Secondo Driscoll, il costo unitario dei droni Merops varia tra i 14.000 e i 15.000 dollari, ma gli acquisti all’ingrosso potrebbero ridurlo a circa 3.000-5.000 dollari per unità, rendendoli più economici rispetto ai droni iraniani Shahed, il cui prezzo può variare da 10.000 fino a 50.000 dollari. “Ogni volta che l’Iran lancia un missile che riusciamo ad abbattere, perdono una somma considerevole di denaro”, ha spiegato il capo dell’esercito.
I droni Merops erano stati impiegati per la prima volta in Ucraina nel 2024, sviluppati nell’ambito del Project Eagle con il sostegno dell’ex CEO di Google, Eric Schmidt. La loro introduzione negli arsenali statunitensi mira a ridurre i costi operativi rispetto all’uso di missili multimilionari per abbattere droni economici, una strategia che aveva sollevato dubbi sulla sostenibilità finanziaria delle operazioni.

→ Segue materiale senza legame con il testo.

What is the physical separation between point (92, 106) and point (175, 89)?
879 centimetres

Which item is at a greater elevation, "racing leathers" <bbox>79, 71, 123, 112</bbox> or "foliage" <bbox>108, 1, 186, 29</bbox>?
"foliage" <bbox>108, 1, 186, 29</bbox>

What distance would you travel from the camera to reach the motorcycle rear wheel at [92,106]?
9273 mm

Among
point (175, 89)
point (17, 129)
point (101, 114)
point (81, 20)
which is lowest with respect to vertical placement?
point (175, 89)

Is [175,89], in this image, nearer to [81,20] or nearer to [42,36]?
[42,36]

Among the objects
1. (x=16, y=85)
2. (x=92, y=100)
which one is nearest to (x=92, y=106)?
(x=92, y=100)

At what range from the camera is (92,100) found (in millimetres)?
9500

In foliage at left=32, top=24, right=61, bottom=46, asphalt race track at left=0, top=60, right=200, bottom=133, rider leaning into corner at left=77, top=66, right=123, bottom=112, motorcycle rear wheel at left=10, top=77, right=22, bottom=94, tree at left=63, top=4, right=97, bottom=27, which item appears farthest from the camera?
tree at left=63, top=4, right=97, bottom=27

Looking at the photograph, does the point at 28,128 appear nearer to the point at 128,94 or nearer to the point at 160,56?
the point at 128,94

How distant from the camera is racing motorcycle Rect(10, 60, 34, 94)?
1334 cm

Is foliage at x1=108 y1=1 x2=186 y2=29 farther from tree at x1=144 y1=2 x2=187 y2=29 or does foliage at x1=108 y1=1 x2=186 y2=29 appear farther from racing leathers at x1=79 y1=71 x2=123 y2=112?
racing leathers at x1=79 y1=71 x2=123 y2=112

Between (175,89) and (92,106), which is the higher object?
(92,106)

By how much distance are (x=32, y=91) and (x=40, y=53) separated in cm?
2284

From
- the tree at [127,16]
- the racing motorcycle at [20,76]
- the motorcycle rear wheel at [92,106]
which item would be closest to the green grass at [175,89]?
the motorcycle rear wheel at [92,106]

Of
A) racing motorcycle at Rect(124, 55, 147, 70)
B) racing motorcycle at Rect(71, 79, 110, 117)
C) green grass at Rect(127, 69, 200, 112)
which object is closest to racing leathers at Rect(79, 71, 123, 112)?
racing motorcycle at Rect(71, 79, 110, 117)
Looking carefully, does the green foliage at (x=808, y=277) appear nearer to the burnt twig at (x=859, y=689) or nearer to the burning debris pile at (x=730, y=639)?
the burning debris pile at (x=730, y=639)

Gli attacchi iraniani continuano a provocare perdite tra le forze statunitensi, come avvenuto il 1° marzo in Kuwait, dove sei militari americani sono rimasti uccisi a causa di un drone iraniano. In risposta, gli Stati Uniti hanno anche dispiegato i droni Bumblebee, carichi di esplosivo, progettati per neutralizzare i droni nemici.
Il presidente ucraino Volodymyr Zelenskyy ha offerto supporto consulenziale agli Stati Uniti, dati i suoi anni di esperienza nel contrastare i droni iraniani forniti alla Russia e le varianti russe basate su tecnologia iraniana. Tuttavia, il presidente statunitense Donald Trump ha respinto l’offerta, affermando: “No, non abbiamo bisogno del loro aiuto per la difesa dai droni. Ne sappiamo più di chiunque altro sui droni. In realtà abbiamo i migliori droni del mondo.”
La strategia americana punta quindi a combinare capacità di intercettazione avanzata con droni a basso costo, riducendo l’impatto economico degli attacchi iraniani e rafforzando la protezione delle forze statunitensi nella regione.